Sometimes, during the course of human events, something horrible happens to a person. Maybe a person does something horrible. Most likely both, at some point or another. I think there is a natural tendency to want to bury it, to hide it from the light of day in some dim recess of the mind, slated to be forgotten. And there it will remain as the months and years and decades pile dust over it until it just sits, a vague semblance of its original form. Maybe you can ignore it. Maybe you can forget it altogether. But it is waiting, just biding time. Eventually you'll stumble across it, and all the distance you've gained from it will transform into inertia.
When it hits you, it hits you like a ton of bricks.
A lot of crazy things have been happening in my life. For a while I allowed myself the luxury of believing external forces were at work. That I was Good, and Evil was befalling me to test my mettle. During these turbulent past few days, just last night, I realized that I am not Good. I'm just a person, as weak and as thoughtlessly cruel as anyone else. I don't feel like a bad person...just different. A lot of things aren't as I thought, but I'm realizing that I have a much bigger role than I wanted to believe. And I'm realizing that not dealing with events as they unfold is much worse than the alternative, because nothing can stay secret forever.
So there it is. Maybe I've reached the gold standard of maturity, dealing with things no matter how much I don't want to and with more regard for the truth than for its possible consequences. Sometimes it feels like self-sabotage. I have to do the work all the same. Whether it is with faith that things will work out in the end or with the idea that uncertainty is better than stagnation, it has to be done.
A big part of this, for me, is giving up the illusion of control. The idea that I can guide the course of my own life, eliminating the things I want to forget, pretending or more likely working very hard to believe that things are going the way I wanted them to go, is false. There are other people, and everyone in my life has some degree of influence. Sometimes admitting it is hard, seeing how little control over your own life one actually has. It is for me.
I almost feel like a different person. It's a horrible realization, but it's more than just that. It's an awakening. It's a realization that all the uncertainty I've fought against cannot be overcome. It's also a rallying cry, a stark declaration that life is different now, and that growth and change are natural and inevitable. A sign that you have to embark upon a dangerous and difficult path of learning greater truths about yourself, things you may not really want to know.
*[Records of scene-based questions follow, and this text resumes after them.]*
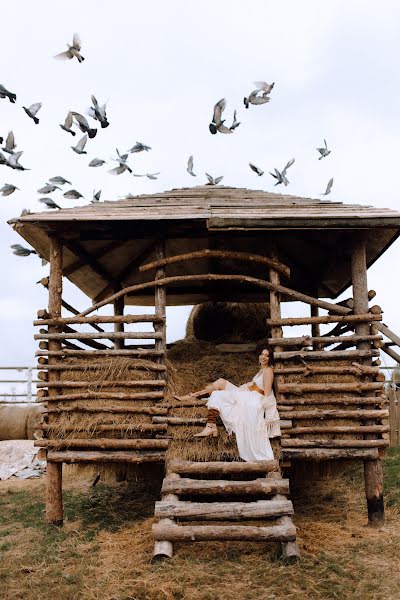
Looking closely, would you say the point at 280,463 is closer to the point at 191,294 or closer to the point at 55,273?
the point at 55,273

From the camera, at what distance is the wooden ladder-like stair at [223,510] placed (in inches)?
260

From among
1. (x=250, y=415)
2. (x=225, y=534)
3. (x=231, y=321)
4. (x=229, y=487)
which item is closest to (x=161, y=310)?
(x=250, y=415)

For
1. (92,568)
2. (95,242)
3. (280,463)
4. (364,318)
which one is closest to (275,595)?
(92,568)

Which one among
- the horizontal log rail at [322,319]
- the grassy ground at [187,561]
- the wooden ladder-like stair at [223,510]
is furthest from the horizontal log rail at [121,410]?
the horizontal log rail at [322,319]

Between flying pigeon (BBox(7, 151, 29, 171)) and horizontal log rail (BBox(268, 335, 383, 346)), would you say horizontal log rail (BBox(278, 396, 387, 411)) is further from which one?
flying pigeon (BBox(7, 151, 29, 171))

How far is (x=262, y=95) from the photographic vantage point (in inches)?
400

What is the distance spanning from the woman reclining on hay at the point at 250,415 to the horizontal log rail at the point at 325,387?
0.25 meters

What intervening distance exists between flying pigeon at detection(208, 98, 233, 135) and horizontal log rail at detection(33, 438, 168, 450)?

When it happens you have the choice to continue trying to ignore and pretend, or to take the journey, with all the dirt and pain and confusion that being human entails. It's daunting. It's necessary. It's scary and exciting and hard work, a long trek through the twisted halls you've created in your own mind, a labyrinth filled with the monsters and pitfalls you've encountered or created. It is a long, dark tunnel that, once entered, once made real, is real. There is no turning back once you take the first steps. And as a wise person I happen to love says, "the only way out is through."